* INSTRUCTION
Reproduce word for word every line from the start through the line containing "severely damaged car [189, 27, 608, 232]", and leave the pictures out of your copy.
--- Start of DATA FOR THIS TASK ---
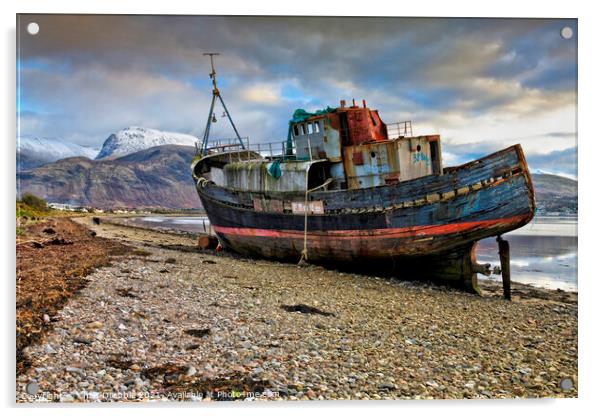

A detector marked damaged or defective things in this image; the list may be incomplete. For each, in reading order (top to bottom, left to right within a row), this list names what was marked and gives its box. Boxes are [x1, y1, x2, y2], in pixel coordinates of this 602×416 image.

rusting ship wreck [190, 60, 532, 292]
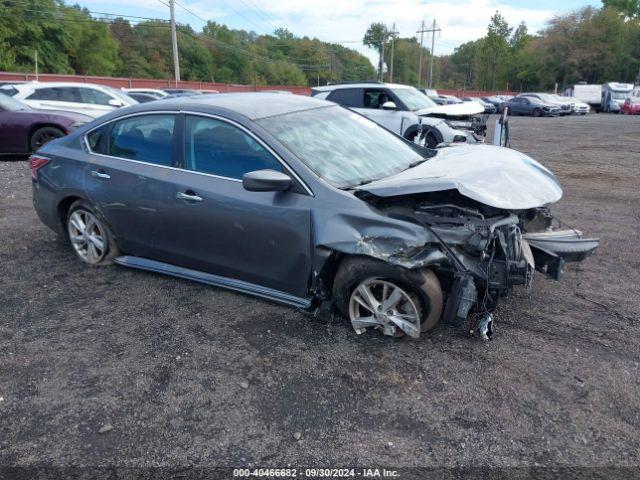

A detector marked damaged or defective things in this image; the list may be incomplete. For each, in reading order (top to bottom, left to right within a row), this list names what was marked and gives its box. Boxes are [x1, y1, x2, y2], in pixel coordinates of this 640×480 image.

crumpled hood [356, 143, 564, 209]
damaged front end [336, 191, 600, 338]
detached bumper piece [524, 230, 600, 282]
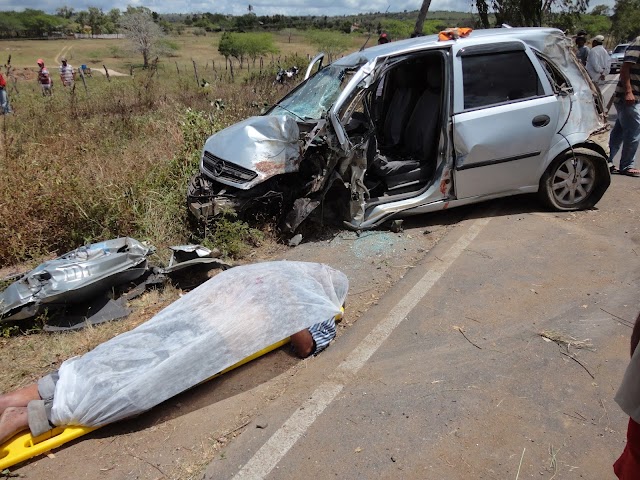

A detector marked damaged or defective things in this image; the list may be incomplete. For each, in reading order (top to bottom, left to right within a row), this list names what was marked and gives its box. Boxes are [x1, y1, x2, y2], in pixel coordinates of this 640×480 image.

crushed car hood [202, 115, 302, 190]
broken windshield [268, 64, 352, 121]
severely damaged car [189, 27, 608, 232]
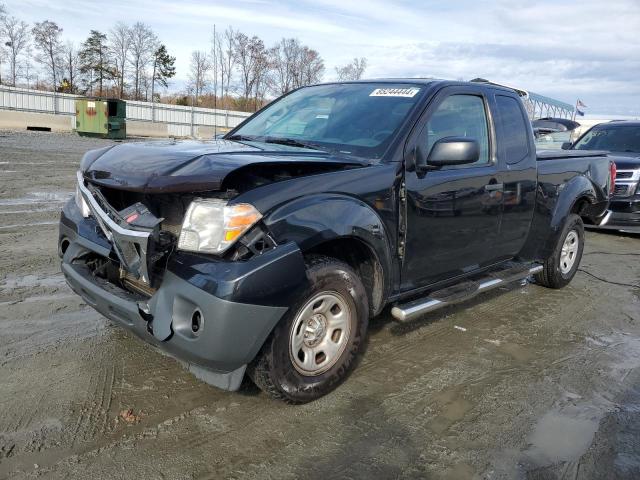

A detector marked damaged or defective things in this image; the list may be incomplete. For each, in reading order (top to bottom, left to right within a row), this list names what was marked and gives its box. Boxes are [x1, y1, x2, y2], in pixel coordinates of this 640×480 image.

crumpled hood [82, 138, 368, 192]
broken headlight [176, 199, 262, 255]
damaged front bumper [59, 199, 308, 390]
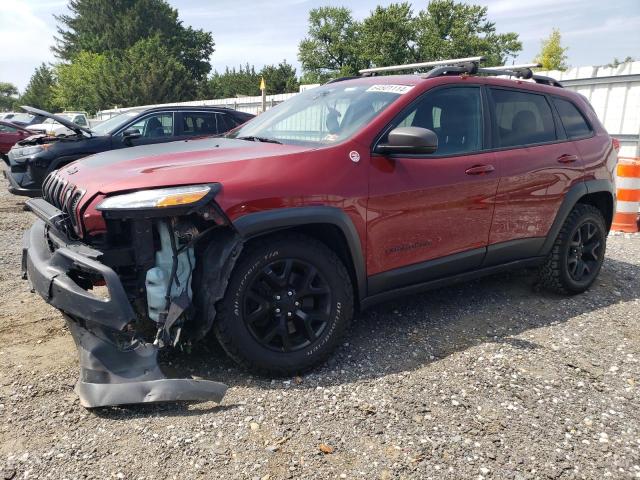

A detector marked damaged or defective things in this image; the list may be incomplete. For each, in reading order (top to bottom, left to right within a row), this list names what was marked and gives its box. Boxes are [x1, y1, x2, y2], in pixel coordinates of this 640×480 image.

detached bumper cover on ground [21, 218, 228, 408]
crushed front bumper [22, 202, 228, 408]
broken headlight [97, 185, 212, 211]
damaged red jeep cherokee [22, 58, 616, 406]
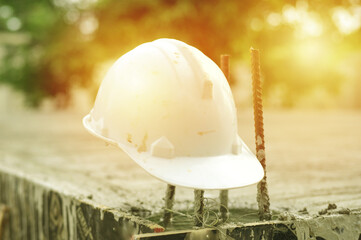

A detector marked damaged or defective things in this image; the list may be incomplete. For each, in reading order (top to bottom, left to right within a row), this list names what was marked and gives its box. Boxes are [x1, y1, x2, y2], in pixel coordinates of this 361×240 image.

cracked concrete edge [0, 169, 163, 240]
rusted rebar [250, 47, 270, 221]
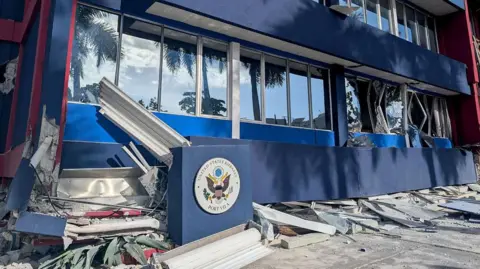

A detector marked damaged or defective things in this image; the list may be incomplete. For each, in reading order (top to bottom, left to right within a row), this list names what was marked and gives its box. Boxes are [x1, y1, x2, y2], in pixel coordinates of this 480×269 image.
--- End of DATA FOR THIS TASK ---
* CORRECT ANSWER
A detector marked damaged or defective things in this image; the list may be incomplete. For each, in reading order (top to bottom, left to right within a row), this list names what was marked and gives its box. Boxes are [x1, y1, x2, y2], in pixel coordinates of this 602×416 image.

rusting ship wreck [190, 60, 532, 292]

A detector marked damaged or defective things in this image; the list may be incomplete. For each, in reading order (top to bottom, left to right within a row), this list names what was marked and gives its box. Boxes are [x1, y1, x2, y2], in pixel coordinates of this 640×480 image.

crumpled hood [356, 143, 564, 209]
damaged front end [336, 191, 600, 338]
detached bumper piece [524, 230, 600, 282]

A detector marked damaged or defective things in this image; the list may be incomplete. For each, in reading order (top to bottom, left to right within a row), this list names what was marked and gives its box. Boxes are [x1, y1, x2, y2], in pixel coordinates of this 640×480 image.

crushed car hood [202, 115, 302, 190]
broken windshield [268, 64, 352, 121]
severely damaged car [189, 27, 608, 232]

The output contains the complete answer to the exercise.